In the striving for achievement of any sort, the journey itself can become a practice that deepens our connection to life. The following excerpt reminds me of the wonders available for us if we stop long enough to notice the mysteries that show up along the way.
“…Everything about us is paradox. One who strives and conquers grows soft. The magnanimous person grown rich becomes mean. The creative artist for whom everything is made easy nods. Every doctrine swears that it can breed humans, but none can tell in advance what sort of person it will breed. We are not cattle to be fattened for market. In the scales of life an indigent Newton weighs more than a parcel of prosperous nonentities. All of us have had the experience of a sudden joy that came when nothing in the world had forewarned us of its coming—a joy so thrilling that if it was born of misery, we remembered even the misery with tenderness.
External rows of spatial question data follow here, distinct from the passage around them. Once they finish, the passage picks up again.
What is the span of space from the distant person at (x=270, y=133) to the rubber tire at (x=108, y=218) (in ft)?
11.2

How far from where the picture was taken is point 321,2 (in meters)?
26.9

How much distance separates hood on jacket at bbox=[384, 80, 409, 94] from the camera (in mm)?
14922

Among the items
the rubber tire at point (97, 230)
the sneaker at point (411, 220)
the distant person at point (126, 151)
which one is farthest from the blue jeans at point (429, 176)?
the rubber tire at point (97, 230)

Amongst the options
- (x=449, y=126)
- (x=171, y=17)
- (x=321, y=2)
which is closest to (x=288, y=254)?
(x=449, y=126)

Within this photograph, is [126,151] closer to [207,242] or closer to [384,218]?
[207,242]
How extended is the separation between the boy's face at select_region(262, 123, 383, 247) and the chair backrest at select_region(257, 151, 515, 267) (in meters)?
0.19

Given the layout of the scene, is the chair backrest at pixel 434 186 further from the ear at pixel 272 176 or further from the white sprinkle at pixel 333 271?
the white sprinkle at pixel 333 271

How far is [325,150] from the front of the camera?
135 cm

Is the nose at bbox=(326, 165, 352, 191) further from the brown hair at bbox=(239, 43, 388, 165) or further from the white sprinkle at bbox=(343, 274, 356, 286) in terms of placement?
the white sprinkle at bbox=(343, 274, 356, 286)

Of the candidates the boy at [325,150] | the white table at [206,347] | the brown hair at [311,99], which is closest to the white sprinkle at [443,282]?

All of us, on seeing old friends again, have remembered with happiness the trials we lived through with those friends. Of what can we be certain except this—that we are fertilized by mysterious circumstances.”
—from Wind, Sand and Stars by Antoine de Saint Exupery, translated by Louis Galantiere
“Something fundamental changes when people begin to ask questions together. The questions create more of a learning conversation than the normal stale debate about problems.”
– Mike Szymanczyk, Chairman and CEO, The Altria Group.
My friends David Isaacs and Juanita Brown, co-founders of the World Cafe, shared an article with me entitled Conversational Leadership: Thinking together for a Change by Thomas Hurley and Juanita Brown. In it, I found the above quote.
In reflection, the pieces that jump out at me are: asking questions together rather than alone and creating learning conversations instead of debates about problems. The key for me are “questions” versus of answers and cultivating learning versus the old paradigm of being split between what’s right and what’s wrong.
One of the things that I notice about society is that people are in a rush to accomplish things. This happens because a good number of people think that accomplishing things will get them worthiness. For example, “I want to earn such and such diploma, I want to earn X amount of money, I want to be ‘the voice’ for this body of work, or I want to be in a relationship now!”
This kind of mentality is based on meeting the external expectations that have been placed on us (or that we’ve bought into for our self worth). When you think about it, it’s all about achieving something. The majority of people in our communities go through this. Its not that it is bad. It is actually normal to want to accomplish and move forward in our lives. The problem is that we become overly attached to the accomplishing, forgetting that we need to breath and reflect through the process.
We would benefit from asking ourselves through the journey how are we doing. What am I experiencing through the journey? What am I learning? Where are my edges? Where do I feel out of my comfort zone? Who are the people that I want to be with? All of that is really the process of life. We can not get away from it.
In this moment of my life, I know more about what I want than ever and at the same time I am still a great student. I am still inquiring into the mystery of life.